Return every line of the data below, exactly.

Start of Records for the exercise

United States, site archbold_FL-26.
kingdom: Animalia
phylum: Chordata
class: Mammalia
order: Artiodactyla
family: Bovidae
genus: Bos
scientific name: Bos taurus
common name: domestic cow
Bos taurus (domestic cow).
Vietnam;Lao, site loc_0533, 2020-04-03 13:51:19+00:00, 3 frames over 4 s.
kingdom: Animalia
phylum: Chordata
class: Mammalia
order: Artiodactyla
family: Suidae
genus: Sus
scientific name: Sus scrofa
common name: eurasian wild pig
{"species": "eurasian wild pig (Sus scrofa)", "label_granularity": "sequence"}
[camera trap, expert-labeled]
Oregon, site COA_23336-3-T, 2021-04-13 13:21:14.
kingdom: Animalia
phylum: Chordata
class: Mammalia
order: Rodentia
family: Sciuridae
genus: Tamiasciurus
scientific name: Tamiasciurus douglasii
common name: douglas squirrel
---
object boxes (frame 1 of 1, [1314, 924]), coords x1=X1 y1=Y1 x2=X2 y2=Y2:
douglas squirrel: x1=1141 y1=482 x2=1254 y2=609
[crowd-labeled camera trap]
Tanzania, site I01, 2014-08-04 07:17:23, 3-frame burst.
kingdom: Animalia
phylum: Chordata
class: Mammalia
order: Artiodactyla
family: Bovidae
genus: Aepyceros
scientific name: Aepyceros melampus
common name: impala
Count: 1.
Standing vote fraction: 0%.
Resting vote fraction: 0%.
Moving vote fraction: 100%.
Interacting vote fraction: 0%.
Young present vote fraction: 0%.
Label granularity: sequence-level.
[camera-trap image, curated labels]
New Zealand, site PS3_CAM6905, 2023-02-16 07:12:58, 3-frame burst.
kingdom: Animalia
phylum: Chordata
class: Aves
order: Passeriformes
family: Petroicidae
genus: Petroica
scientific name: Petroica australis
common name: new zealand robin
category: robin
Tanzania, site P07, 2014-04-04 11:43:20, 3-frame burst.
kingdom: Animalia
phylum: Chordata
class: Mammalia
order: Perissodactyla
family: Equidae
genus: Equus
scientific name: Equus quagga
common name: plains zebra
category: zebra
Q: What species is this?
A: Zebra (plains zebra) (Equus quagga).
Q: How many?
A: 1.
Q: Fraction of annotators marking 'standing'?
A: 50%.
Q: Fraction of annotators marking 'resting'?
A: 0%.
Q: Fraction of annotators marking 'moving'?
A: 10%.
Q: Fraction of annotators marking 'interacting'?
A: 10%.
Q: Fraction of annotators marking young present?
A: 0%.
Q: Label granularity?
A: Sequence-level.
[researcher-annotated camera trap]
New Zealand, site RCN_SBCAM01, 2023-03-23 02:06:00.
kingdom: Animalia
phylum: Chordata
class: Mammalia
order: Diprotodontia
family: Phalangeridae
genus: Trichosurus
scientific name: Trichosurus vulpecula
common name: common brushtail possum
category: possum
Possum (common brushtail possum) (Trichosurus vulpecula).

End of Records for the exercise

» **Answer to the exercise**
United States, site archbold_FL-26.
kingdom: Animalia
phylum: Chordata
class: Mammalia
order: Artiodactyla
family: Bovidae
genus: Bos
scientific name: Bos taurus
common name: domestic cow
Bos taurus (domestic cow).
Vietnam;Lao, site loc_0533, 2020-04-03 13:51:19+00:00, 3 frames over 4 s.
kingdom: Animalia
phylum: Chordata
class: Mammalia
order: Artiodactyla
family: Suidae
genus: Sus
scientific name: Sus scrofa
common name: eurasian wild pig
{"species": "eurasian wild pig (Sus scrofa)", "label_granularity": "sequence"}
[camera trap, expert-labeled]
Oregon, site COA_23336-3-T, 2021-04-13 13:21:14.
kingdom: Animalia
phylum: Chordata
class: Mammalia
order: Rodentia
family: Sciuridae
genus: Tamiasciurus
scientific name: Tamiasciurus douglasii
common name: douglas squirrel
---
object boxes (frame 1 of 1, [1314, 924]), coords x1=X1 y1=Y1 x2=X2 y2=Y2:
douglas squirrel: x1=1141 y1=482 x2=1254 y2=609
[crowd-labeled camera trap]
Tanzania, site I01, 2014-08-04 07:17:23, 3-frame burst.
kingdom: Animalia
phylum: Chordata
class: Mammalia
order: Artiodactyla
family: Bovidae
genus: Aepyceros
scientific name: Aepyceros melampus
common name: impala
Count: 1.
Standing vote fraction: 0%.
Resting vote fraction: 0%.
Moving vote fraction: 100%.
Interacting vote fraction: 0%.
Young present vote fraction: 0%.
Label granularity: sequence-level.
[camera-trap image, curated labels]
New Zealand, site PS3_CAM6905, 2023-02-16 07:12:58, 3-frame burst.
kingdom: Animalia
phylum: Chordata
class: Aves
order: Passeriformes
family: Petroicidae
genus: Petroica
scientific name: Petroica australis
common name: new zealand robin
category: robin
Tanzania, site P07, 2014-04-04 11:43:20, 3-frame burst.
kingdom: Animalia
phylum: Chordata
class: Mammalia
order: Perissodactyla
family: Equidae
genus: Equus
scientific name: Equus quagga
common name: plains zebra
category: zebra
Q: What species is this?
A: Zebra (plains zebra) (Equus quagga).
Q: How many?
A: 1.
Q: Fraction of annotators marking 'standing'?
A: 50%.
Q: Fraction of annotators marking 'resting'?
A: 0%.
Q: Fraction of annotators marking 'moving'?
A: 10%.
Q: Fraction of annotators marking 'interacting'?
A: 10%.
Q: Fraction of annotators marking young present?
A: 0%.
Q: Label granularity?
A: Sequence-level.
[researcher-annotated camera trap]
New Zealand, site RCN_SBCAM01, 2023-03-23 02:06:00.
kingdom: Animalia
phylum: Chordata
class: Mammalia
order: Diprotodontia
family: Phalangeridae
genus: Trichosurus
scientific name: Trichosurus vulpecula
common name: common brushtail possum
category: possum
Possum (common brushtail possum) (Trichosurus vulpecula).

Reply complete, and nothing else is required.